Stored data entries:
════════════════

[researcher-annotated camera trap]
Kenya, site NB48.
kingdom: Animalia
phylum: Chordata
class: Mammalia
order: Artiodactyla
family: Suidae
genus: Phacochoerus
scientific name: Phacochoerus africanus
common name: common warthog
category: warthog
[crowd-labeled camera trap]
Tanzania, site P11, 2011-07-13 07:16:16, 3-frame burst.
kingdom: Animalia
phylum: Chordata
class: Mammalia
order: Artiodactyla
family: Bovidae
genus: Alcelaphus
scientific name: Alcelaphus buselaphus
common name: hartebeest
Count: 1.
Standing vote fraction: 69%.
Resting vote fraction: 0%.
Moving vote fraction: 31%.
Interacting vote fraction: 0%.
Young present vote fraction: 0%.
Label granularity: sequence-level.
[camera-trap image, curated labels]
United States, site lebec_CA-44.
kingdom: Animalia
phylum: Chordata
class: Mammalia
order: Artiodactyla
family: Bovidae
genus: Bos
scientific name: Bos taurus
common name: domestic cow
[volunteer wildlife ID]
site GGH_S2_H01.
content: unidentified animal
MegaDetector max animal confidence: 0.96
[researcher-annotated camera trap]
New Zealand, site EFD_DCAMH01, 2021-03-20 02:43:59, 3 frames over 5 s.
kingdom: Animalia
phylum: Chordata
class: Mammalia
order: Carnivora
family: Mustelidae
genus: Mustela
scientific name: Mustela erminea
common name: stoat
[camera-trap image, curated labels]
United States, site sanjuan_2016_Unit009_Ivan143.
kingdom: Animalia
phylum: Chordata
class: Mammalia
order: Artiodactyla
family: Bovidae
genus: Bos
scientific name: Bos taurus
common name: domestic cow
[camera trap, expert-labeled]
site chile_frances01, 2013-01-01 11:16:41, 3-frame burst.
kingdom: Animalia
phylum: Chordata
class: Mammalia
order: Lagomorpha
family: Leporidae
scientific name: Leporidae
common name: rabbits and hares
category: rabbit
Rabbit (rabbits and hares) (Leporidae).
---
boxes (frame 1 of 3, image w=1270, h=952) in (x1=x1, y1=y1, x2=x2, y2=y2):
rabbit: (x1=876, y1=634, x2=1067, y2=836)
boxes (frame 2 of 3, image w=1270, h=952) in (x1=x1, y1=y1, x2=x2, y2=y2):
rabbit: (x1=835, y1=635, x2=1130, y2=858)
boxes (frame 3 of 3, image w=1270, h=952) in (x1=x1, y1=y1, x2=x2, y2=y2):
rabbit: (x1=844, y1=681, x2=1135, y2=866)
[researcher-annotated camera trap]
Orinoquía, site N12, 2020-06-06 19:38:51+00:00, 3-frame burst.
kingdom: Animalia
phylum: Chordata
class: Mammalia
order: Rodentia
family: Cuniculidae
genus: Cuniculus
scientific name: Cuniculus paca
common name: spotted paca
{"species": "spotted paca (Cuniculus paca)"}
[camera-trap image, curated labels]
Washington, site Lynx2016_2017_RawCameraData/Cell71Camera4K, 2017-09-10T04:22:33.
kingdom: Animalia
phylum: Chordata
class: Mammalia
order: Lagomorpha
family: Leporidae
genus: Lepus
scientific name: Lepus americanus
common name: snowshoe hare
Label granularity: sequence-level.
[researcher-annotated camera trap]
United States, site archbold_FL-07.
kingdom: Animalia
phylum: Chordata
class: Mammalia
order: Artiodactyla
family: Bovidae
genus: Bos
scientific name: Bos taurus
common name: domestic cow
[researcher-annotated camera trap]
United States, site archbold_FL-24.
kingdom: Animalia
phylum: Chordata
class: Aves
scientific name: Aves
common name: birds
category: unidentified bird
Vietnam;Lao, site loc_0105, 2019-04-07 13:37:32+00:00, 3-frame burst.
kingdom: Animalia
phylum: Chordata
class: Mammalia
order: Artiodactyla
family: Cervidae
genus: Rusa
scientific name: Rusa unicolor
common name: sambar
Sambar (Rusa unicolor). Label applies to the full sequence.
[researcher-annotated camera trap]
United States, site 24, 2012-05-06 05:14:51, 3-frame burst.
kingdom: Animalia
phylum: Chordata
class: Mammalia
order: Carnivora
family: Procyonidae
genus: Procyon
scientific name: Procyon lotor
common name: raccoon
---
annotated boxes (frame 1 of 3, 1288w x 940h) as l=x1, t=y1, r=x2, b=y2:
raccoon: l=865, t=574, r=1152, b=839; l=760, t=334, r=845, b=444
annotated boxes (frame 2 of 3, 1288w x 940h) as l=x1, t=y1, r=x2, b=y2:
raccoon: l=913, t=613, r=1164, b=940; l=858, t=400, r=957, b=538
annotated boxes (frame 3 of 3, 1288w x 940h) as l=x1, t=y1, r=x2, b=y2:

════════════════

=== Exercise objective ===
Extract every entry above as it appears.

=== Expected output ===
[researcher-annotated camera trap]
Kenya, site NB48.
kingdom: Animalia
phylum: Chordata
class: Mammalia
order: Artiodactyla
family: Suidae
genus: Phacochoerus
scientific name: Phacochoerus africanus
common name: common warthog
category: warthog
[crowd-labeled camera trap]
Tanzania, site P11, 2011-07-13 07:16:16, 3-frame burst.
kingdom: Animalia
phylum: Chordata
class: Mammalia
order: Artiodactyla
family: Bovidae
genus: Alcelaphus
scientific name: Alcelaphus buselaphus
common name: hartebeest
Count: 1.
Standing vote fraction: 69%.
Resting vote fraction: 0%.
Moving vote fraction: 31%.
Interacting vote fraction: 0%.
Young present vote fraction: 0%.
Label granularity: sequence-level.
[camera-trap image, curated labels]
United States, site lebec_CA-44.
kingdom: Animalia
phylum: Chordata
class: Mammalia
order: Artiodactyla
family: Bovidae
genus: Bos
scientific name: Bos taurus
common name: domestic cow
[volunteer wildlife ID]
site GGH_S2_H01.
content: unidentified animal
MegaDetector max animal confidence: 0.96
[researcher-annotated camera trap]
New Zealand, site EFD_DCAMH01, 2021-03-20 02:43:59, 3 frames over 5 s.
kingdom: Animalia
phylum: Chordata
class: Mammalia
order: Carnivora
family: Mustelidae
genus: Mustela
scientific name: Mustela erminea
common name: stoat
[camera-trap image, curated labels]
United States, site sanjuan_2016_Unit009_Ivan143.
kingdom: Animalia
phylum: Chordata
class: Mammalia
order: Artiodactyla
family: Bovidae
genus: Bos
scientific name: Bos taurus
common name: domestic cow
[camera trap, expert-labeled]
site chile_frances01, 2013-01-01 11:16:41, 3-frame burst.
kingdom: Animalia
phylum: Chordata
class: Mammalia
order: Lagomorpha
family: Leporidae
scientific name: Leporidae
common name: rabbits and hares
category: rabbit
Rabbit (rabbits and hares) (Leporidae).
---
boxes (frame 1 of 3, image w=1270, h=952) in (x1=x1, y1=y1, x2=x2, y2=y2):
rabbit: (x1=876, y1=634, x2=1067, y2=836)
boxes (frame 2 of 3, image w=1270, h=952) in (x1=x1, y1=y1, x2=x2, y2=y2):
rabbit: (x1=835, y1=635, x2=1130, y2=858)
boxes (frame 3 of 3, image w=1270, h=952) in (x1=x1, y1=y1, x2=x2, y2=y2):
rabbit: (x1=844, y1=681, x2=1135, y2=866)
[researcher-annotated camera trap]
Orinoquía, site N12, 2020-06-06 19:38:51+00:00, 3-frame burst.
kingdom: Animalia
phylum: Chordata
class: Mammalia
order: Rodentia
family: Cuniculidae
genus: Cuniculus
scientific name: Cuniculus paca
common name: spotted paca
{"species": "spotted paca (Cuniculus paca)"}
[camera-trap image, curated labels]
Washington, site Lynx2016_2017_RawCameraData/Cell71Camera4K, 2017-09-10T04:22:33.
kingdom: Animalia
phylum: Chordata
class: Mammalia
order: Lagomorpha
family: Leporidae
genus: Lepus
scientific name: Lepus americanus
common name: snowshoe hare
Label granularity: sequence-level.
[researcher-annotated camera trap]
United States, site archbold_FL-07.
kingdom: Animalia
phylum: Chordata
class: Mammalia
order: Artiodactyla
family: Bovidae
genus: Bos
scientific name: Bos taurus
common name: domestic cow
[researcher-annotated camera trap]
United States, site archbold_FL-24.
kingdom: Animalia
phylum: Chordata
class: Aves
scientific name: Aves
common name: birds
category: unidentified bird
Vietnam;Lao, site loc_0105, 2019-04-07 13:37:32+00:00, 3-frame burst.
kingdom: Animalia
phylum: Chordata
class: Mammalia
order: Artiodactyla
family: Cervidae
genus: Rusa
scientific name: Rusa unicolor
common name: sambar
Sambar (Rusa unicolor). Label applies to the full sequence.
[researcher-annotated camera trap]
United States, site 24, 2012-05-06 05:14:51, 3-frame burst.
kingdom: Animalia
phylum: Chordata
class: Mammalia
order: Carnivora
family: Procyonidae
genus: Procyon
scientific name: Procyon lotor
common name: raccoon
---
annotated boxes (frame 1 of 3, 1288w x 940h) as l=x1, t=y1, r=x2, b=y2:
raccoon: l=865, t=574, r=1152, b=839; l=760, t=334, r=845, b=444
annotated boxes (frame 2 of 3, 1288w x 940h) as l=x1, t=y1, r=x2, b=y2:
raccoon: l=913, t=613, r=1164, b=940; l=858, t=400, r=957, b=538
annotated boxes (frame 3 of 3, 1288w x 940h) as l=x1, t=y1, r=x2, b=y2:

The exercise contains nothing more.